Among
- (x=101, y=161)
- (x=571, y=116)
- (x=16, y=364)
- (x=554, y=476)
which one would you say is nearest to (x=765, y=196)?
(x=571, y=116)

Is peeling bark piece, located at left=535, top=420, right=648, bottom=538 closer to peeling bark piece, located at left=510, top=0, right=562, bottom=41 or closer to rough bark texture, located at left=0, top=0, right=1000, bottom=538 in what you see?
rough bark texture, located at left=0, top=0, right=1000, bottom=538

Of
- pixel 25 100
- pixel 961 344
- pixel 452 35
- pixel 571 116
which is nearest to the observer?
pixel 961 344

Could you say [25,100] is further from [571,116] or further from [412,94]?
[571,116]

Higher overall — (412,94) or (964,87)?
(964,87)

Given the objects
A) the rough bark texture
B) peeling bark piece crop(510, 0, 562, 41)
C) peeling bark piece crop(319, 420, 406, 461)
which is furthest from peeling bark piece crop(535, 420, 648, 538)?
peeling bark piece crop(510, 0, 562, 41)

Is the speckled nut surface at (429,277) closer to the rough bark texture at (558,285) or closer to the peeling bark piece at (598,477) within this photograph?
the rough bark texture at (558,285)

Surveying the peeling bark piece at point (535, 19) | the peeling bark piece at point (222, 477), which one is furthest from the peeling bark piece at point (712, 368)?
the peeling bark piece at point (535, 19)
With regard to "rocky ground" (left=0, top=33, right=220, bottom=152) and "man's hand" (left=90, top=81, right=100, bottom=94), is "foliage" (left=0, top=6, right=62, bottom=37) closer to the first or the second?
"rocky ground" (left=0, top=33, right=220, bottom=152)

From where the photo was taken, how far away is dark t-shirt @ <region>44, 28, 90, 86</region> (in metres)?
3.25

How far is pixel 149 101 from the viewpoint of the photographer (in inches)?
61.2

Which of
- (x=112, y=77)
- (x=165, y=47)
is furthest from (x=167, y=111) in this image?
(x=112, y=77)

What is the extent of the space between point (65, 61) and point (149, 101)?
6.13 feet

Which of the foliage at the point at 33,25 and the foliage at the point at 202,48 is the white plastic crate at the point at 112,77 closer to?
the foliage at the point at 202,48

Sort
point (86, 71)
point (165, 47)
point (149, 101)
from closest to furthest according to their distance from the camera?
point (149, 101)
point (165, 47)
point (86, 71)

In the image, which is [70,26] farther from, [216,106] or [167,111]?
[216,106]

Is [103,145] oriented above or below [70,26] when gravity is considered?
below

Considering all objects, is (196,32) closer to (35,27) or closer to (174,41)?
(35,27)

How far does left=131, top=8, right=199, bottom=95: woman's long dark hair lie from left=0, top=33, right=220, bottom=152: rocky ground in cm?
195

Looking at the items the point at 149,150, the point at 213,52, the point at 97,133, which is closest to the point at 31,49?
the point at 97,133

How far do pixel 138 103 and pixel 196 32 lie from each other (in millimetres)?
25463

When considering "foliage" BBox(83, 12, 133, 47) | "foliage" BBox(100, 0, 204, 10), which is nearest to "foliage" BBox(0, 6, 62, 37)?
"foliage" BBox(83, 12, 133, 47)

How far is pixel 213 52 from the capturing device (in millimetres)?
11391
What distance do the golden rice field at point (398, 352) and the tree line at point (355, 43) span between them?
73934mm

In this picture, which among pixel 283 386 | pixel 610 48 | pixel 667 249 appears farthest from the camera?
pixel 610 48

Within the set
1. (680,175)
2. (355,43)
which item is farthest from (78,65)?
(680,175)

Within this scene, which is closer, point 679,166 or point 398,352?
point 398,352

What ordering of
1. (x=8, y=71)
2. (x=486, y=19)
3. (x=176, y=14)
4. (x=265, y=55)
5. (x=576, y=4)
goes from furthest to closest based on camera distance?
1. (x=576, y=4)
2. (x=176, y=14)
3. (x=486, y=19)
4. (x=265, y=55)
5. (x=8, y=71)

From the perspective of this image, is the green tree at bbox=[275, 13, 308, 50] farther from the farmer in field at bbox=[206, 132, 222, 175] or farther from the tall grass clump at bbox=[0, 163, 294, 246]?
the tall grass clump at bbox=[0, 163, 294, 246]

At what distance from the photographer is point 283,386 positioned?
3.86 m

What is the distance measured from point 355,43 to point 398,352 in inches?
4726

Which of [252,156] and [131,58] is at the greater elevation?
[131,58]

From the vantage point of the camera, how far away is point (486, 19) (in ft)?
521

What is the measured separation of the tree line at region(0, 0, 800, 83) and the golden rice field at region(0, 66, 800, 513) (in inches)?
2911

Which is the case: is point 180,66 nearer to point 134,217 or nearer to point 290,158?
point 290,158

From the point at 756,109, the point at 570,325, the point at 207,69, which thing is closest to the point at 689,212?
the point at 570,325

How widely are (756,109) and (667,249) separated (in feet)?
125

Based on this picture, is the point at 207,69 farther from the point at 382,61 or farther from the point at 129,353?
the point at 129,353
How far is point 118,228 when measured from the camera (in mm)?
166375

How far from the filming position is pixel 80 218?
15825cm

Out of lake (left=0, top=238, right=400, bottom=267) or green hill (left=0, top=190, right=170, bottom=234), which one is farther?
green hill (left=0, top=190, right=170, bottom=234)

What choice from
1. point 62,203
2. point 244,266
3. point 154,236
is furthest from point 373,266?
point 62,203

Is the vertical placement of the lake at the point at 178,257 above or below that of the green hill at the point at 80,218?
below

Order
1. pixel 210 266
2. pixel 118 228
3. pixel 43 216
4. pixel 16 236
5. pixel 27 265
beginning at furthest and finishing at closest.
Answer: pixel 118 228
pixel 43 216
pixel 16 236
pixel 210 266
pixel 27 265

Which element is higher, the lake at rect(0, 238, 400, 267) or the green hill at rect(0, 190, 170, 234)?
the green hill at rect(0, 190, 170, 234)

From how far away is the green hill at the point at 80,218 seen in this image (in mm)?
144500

Given request —
Please retype the part of the items that opens with the line containing "Is the vertical" and closes with the last line of the items, both ends included, copying every line without change.

Answer for the task —
Is the vertical placement of the lake at the point at 178,257 above or below that of the green hill at the point at 80,218?
below

Order
1. pixel 210 266
2. pixel 118 228
3. pixel 43 216
4. pixel 16 236
5. pixel 27 265
beginning at furthest and finishing at closest.
Answer: pixel 118 228
pixel 43 216
pixel 16 236
pixel 210 266
pixel 27 265

Which element is higher, the lake at rect(0, 238, 400, 267) or the green hill at rect(0, 190, 170, 234)?
the green hill at rect(0, 190, 170, 234)

From how far away is the green hill at the point at 80,218 seen in this image (in mm)?
144500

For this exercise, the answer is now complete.